■ Objective: In the data below, copy out word for word the part that starts with the line containing "What precise distance" and ends with the line containing "distant house (x1=444, y1=122, x2=467, y2=138) <", including both of those lines.

■ Record extracts:
# # # #

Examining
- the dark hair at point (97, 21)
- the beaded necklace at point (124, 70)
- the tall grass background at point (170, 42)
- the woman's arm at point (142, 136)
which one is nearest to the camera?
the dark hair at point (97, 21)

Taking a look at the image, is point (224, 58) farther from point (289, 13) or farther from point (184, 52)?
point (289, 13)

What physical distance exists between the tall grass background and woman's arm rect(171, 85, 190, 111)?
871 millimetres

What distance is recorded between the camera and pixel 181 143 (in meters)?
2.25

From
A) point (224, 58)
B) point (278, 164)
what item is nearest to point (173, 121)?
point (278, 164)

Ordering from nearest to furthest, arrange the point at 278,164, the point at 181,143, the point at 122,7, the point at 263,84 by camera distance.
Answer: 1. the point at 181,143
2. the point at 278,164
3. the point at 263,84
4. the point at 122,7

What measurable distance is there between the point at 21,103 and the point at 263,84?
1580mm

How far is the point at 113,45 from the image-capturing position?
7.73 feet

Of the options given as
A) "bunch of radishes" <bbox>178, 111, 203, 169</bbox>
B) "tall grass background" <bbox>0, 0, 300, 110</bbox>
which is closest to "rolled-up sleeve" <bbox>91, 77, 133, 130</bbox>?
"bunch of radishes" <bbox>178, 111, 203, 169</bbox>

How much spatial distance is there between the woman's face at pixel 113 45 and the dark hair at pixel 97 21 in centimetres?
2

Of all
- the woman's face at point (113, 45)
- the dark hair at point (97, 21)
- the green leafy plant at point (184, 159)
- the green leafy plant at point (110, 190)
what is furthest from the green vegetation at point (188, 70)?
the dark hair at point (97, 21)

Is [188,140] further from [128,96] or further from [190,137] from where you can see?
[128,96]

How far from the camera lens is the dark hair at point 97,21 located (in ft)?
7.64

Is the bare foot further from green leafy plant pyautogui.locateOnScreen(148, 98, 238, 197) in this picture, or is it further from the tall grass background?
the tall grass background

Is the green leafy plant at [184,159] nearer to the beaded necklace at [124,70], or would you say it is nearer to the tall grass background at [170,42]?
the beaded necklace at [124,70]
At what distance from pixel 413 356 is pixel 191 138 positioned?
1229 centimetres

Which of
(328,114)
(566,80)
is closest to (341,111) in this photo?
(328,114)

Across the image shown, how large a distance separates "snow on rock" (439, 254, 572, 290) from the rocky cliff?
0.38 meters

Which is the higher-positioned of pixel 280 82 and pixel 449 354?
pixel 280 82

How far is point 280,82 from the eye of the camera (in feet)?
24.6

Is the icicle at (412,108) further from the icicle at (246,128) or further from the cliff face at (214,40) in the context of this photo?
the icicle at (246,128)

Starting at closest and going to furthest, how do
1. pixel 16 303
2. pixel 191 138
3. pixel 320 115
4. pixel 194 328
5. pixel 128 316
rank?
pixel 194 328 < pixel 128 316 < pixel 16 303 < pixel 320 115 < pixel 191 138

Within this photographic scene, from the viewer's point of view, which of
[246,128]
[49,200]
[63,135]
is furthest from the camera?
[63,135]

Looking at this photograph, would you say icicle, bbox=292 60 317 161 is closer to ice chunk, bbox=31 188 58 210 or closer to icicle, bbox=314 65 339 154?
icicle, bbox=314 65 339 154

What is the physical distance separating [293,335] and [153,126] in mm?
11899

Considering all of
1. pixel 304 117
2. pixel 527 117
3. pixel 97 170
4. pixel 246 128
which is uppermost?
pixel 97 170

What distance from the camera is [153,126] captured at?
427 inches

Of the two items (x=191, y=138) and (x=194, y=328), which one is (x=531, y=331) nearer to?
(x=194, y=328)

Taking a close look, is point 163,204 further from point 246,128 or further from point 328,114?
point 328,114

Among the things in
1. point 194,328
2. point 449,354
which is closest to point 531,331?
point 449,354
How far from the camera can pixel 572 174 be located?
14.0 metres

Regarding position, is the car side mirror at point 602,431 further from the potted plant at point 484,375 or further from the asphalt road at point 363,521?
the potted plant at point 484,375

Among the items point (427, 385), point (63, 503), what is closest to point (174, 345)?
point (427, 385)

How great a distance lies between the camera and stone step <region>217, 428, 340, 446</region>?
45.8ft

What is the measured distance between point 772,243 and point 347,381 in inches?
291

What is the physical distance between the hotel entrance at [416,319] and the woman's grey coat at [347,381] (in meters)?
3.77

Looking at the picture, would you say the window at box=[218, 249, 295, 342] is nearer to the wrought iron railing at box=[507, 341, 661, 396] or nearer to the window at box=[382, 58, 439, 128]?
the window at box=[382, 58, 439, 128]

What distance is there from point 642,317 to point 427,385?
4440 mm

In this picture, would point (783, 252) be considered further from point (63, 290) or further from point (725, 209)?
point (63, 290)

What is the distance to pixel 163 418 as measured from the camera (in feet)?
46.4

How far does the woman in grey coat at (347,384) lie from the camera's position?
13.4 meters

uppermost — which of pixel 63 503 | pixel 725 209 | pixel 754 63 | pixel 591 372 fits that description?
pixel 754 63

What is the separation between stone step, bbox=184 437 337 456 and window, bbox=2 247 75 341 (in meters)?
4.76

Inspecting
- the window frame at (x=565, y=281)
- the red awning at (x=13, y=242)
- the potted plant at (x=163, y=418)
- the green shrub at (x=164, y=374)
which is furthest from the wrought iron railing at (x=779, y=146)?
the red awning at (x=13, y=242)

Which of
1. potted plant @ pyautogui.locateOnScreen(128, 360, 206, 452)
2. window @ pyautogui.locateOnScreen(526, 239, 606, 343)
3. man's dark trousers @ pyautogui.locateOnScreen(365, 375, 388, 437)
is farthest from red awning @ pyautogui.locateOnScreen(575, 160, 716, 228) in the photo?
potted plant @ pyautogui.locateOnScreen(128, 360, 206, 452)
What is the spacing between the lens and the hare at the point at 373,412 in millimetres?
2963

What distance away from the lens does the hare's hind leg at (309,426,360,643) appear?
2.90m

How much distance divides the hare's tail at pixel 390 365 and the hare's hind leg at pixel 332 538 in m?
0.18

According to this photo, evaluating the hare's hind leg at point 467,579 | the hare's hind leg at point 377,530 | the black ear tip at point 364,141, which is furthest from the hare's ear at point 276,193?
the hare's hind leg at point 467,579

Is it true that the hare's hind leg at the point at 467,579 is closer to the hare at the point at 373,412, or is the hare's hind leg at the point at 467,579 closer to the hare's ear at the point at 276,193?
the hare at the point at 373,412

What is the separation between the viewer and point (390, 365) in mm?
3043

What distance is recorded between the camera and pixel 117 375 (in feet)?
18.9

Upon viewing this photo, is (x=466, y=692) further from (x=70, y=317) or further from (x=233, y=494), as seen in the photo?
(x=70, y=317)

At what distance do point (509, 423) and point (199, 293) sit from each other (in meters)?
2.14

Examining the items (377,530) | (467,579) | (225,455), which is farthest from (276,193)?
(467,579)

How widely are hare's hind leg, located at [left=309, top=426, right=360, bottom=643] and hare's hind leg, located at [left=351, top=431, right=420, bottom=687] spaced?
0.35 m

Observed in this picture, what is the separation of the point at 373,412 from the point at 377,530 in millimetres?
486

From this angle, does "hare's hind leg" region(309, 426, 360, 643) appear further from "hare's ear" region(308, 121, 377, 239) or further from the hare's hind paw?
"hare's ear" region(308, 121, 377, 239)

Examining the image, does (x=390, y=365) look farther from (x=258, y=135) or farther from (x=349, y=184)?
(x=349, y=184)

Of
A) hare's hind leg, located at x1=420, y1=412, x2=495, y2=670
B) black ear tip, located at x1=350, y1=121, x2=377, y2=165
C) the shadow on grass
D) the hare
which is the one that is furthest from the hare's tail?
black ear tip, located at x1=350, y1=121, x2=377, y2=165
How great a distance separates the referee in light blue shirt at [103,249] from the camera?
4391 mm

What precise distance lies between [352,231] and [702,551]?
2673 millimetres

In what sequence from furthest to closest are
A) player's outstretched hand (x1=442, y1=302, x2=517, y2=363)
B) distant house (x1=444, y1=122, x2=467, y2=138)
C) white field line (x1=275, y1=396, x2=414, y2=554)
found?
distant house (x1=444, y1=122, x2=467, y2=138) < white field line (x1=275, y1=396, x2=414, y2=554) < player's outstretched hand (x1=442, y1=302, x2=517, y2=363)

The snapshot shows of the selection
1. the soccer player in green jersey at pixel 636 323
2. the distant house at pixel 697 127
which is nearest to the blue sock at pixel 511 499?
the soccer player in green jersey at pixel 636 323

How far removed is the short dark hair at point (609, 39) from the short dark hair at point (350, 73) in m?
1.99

# # # #

■ Solution for this exercise:
What precise distance lies between [352,231] and [702,551]?
2673 millimetres

In what sequence from furthest to closest are
A) player's outstretched hand (x1=442, y1=302, x2=517, y2=363)
B) distant house (x1=444, y1=122, x2=467, y2=138)
C) white field line (x1=275, y1=396, x2=414, y2=554)
found?
distant house (x1=444, y1=122, x2=467, y2=138) < white field line (x1=275, y1=396, x2=414, y2=554) < player's outstretched hand (x1=442, y1=302, x2=517, y2=363)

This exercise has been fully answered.